Extracted information »
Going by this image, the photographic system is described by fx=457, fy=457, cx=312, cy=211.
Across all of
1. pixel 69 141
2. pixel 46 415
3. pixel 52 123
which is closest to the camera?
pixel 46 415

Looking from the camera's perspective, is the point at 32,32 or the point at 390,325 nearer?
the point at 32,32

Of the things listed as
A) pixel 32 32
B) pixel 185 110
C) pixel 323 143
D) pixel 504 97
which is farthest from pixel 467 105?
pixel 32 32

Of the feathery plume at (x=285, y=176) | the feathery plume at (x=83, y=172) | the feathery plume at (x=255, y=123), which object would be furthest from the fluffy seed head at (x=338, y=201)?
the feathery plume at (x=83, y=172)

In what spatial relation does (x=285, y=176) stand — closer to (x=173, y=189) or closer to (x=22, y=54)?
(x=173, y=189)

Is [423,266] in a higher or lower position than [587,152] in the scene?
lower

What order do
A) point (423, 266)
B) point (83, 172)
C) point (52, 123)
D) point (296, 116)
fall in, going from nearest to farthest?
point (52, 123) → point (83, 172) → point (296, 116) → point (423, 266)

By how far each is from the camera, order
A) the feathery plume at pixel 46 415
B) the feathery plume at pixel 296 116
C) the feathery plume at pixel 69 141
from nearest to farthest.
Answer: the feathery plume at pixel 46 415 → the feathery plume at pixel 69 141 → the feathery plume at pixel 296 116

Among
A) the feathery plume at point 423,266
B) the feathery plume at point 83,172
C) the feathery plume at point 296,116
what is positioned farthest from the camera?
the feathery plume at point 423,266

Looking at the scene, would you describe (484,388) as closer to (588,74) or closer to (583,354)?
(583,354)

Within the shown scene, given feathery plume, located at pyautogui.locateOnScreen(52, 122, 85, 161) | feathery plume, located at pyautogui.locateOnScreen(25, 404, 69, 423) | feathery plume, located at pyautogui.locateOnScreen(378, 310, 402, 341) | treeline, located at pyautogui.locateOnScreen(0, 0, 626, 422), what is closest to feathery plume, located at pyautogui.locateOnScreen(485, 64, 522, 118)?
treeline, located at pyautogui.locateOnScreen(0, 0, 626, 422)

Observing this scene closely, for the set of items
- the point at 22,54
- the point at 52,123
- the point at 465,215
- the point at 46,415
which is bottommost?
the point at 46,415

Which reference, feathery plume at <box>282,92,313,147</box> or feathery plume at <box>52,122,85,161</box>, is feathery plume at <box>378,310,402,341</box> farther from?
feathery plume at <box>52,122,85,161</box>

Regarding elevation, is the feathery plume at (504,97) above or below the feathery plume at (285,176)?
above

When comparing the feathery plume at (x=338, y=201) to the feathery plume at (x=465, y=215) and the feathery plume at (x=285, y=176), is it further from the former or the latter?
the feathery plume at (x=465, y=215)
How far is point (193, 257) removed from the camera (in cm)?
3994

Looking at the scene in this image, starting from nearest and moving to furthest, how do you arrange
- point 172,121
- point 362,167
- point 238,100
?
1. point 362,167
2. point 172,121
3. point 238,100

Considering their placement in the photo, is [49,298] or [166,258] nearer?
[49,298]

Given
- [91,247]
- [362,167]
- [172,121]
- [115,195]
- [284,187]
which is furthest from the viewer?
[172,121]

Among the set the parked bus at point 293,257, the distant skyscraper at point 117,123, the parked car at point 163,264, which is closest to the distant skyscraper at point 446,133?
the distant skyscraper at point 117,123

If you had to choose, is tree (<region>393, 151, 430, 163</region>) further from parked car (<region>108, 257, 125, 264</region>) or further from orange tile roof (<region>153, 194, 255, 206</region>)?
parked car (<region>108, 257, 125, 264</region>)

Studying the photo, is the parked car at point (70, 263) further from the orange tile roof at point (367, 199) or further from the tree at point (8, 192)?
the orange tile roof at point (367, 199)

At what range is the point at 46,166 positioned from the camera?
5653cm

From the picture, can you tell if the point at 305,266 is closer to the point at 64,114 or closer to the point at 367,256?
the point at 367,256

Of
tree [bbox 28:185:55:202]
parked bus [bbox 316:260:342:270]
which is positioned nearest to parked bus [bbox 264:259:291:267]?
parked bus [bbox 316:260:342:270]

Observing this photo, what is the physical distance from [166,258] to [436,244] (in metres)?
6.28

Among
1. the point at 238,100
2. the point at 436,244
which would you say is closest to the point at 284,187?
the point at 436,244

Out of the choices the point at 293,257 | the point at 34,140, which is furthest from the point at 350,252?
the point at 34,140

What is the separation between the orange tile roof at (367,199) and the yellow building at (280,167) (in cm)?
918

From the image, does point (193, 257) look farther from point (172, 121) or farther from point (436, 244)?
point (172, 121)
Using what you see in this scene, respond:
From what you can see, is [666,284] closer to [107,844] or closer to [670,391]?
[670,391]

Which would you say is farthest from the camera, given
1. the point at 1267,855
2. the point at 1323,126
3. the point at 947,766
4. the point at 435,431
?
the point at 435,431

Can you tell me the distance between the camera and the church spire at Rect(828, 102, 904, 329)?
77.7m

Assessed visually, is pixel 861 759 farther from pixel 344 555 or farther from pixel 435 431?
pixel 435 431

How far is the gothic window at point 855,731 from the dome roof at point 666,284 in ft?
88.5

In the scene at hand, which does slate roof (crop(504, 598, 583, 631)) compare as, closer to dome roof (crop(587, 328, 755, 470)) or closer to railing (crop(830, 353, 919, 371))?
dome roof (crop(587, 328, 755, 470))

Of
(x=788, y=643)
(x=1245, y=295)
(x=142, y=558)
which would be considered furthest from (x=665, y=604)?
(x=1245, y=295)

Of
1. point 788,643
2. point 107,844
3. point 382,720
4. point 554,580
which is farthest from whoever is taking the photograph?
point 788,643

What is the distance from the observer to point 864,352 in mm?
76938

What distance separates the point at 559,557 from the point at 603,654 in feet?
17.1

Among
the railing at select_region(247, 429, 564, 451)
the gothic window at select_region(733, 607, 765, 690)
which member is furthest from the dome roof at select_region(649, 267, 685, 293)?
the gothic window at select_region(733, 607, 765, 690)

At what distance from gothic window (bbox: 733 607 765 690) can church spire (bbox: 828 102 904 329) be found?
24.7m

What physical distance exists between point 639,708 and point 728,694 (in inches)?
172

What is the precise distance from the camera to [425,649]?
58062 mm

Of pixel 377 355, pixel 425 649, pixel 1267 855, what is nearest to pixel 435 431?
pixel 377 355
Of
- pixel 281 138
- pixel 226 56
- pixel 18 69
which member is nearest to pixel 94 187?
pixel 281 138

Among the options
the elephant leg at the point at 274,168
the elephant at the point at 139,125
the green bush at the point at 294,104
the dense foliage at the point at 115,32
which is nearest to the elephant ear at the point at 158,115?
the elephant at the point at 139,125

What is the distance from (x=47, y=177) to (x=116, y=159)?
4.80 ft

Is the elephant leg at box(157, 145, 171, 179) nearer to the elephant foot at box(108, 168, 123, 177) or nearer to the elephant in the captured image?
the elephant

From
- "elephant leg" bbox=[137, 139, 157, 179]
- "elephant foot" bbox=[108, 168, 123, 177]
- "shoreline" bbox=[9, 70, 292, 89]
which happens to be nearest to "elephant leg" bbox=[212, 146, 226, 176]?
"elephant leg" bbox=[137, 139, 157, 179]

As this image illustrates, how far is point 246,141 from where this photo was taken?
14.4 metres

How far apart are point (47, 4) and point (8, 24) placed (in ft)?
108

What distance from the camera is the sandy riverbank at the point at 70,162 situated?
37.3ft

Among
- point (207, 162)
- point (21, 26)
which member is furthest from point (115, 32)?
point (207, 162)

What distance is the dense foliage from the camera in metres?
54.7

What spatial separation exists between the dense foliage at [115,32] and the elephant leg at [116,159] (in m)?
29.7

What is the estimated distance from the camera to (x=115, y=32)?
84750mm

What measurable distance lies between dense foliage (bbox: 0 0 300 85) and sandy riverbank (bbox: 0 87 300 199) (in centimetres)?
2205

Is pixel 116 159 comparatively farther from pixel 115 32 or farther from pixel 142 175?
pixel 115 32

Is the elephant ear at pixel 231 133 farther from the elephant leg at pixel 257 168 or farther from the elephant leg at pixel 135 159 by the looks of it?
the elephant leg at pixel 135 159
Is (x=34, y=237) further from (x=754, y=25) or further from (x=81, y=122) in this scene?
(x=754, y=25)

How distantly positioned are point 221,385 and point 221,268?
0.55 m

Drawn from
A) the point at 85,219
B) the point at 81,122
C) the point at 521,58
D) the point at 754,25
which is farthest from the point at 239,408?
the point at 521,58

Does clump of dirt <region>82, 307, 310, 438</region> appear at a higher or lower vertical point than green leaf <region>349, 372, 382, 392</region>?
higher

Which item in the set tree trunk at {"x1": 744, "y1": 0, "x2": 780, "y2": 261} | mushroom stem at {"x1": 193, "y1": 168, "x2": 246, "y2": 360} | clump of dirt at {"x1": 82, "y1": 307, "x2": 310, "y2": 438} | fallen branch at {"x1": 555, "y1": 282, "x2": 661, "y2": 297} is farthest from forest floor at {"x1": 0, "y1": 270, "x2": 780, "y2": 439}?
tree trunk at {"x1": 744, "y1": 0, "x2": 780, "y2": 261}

Stated exercise »
Include both ends. Return the line holding "How far apart" and all lines after it in the records above, exactly as written.

Answer to the problem »
How far apart are point (47, 4) and point (8, 24) placed (in ft)?
108

What distance from the camera is the sandy riverbank at the point at 70,162 situated?
37.3ft

Among
- point (207, 162)
- point (21, 26)
which member is furthest from point (115, 32)?
point (207, 162)

What distance is the dense foliage from the camera in metres?
54.7

What spatial separation exists between the dense foliage at [115,32] and the elephant leg at [116,159] (in m)?
29.7

What is the estimated distance from the camera to (x=115, y=32)?
84750mm

What measurable distance lies between dense foliage (bbox: 0 0 300 85) and sandy riverbank (bbox: 0 87 300 199) (in centimetres)?
2205

Is pixel 116 159 comparatively farther from pixel 115 32 or farther from pixel 142 175?
pixel 115 32

Is the elephant ear at pixel 231 133 farther from the elephant leg at pixel 257 168 or farther from the elephant leg at pixel 135 159 by the looks of it?
the elephant leg at pixel 135 159
Is (x=34, y=237) further from (x=754, y=25) or further from (x=81, y=122) in this scene?
(x=754, y=25)

How distantly positioned are point 221,385 and point 221,268?
0.55 m

Drawn from
A) the point at 85,219
B) the point at 81,122
C) the point at 521,58
D) the point at 754,25
which is farthest from the point at 239,408?
the point at 521,58

Does clump of dirt <region>82, 307, 310, 438</region> appear at a higher or lower vertical point than green leaf <region>349, 372, 382, 392</region>?
higher

Which item in the set tree trunk at {"x1": 744, "y1": 0, "x2": 780, "y2": 261} | mushroom stem at {"x1": 193, "y1": 168, "x2": 246, "y2": 360} | clump of dirt at {"x1": 82, "y1": 307, "x2": 310, "y2": 438} | fallen branch at {"x1": 555, "y1": 282, "x2": 661, "y2": 297} is farthest from forest floor at {"x1": 0, "y1": 270, "x2": 780, "y2": 439}?
tree trunk at {"x1": 744, "y1": 0, "x2": 780, "y2": 261}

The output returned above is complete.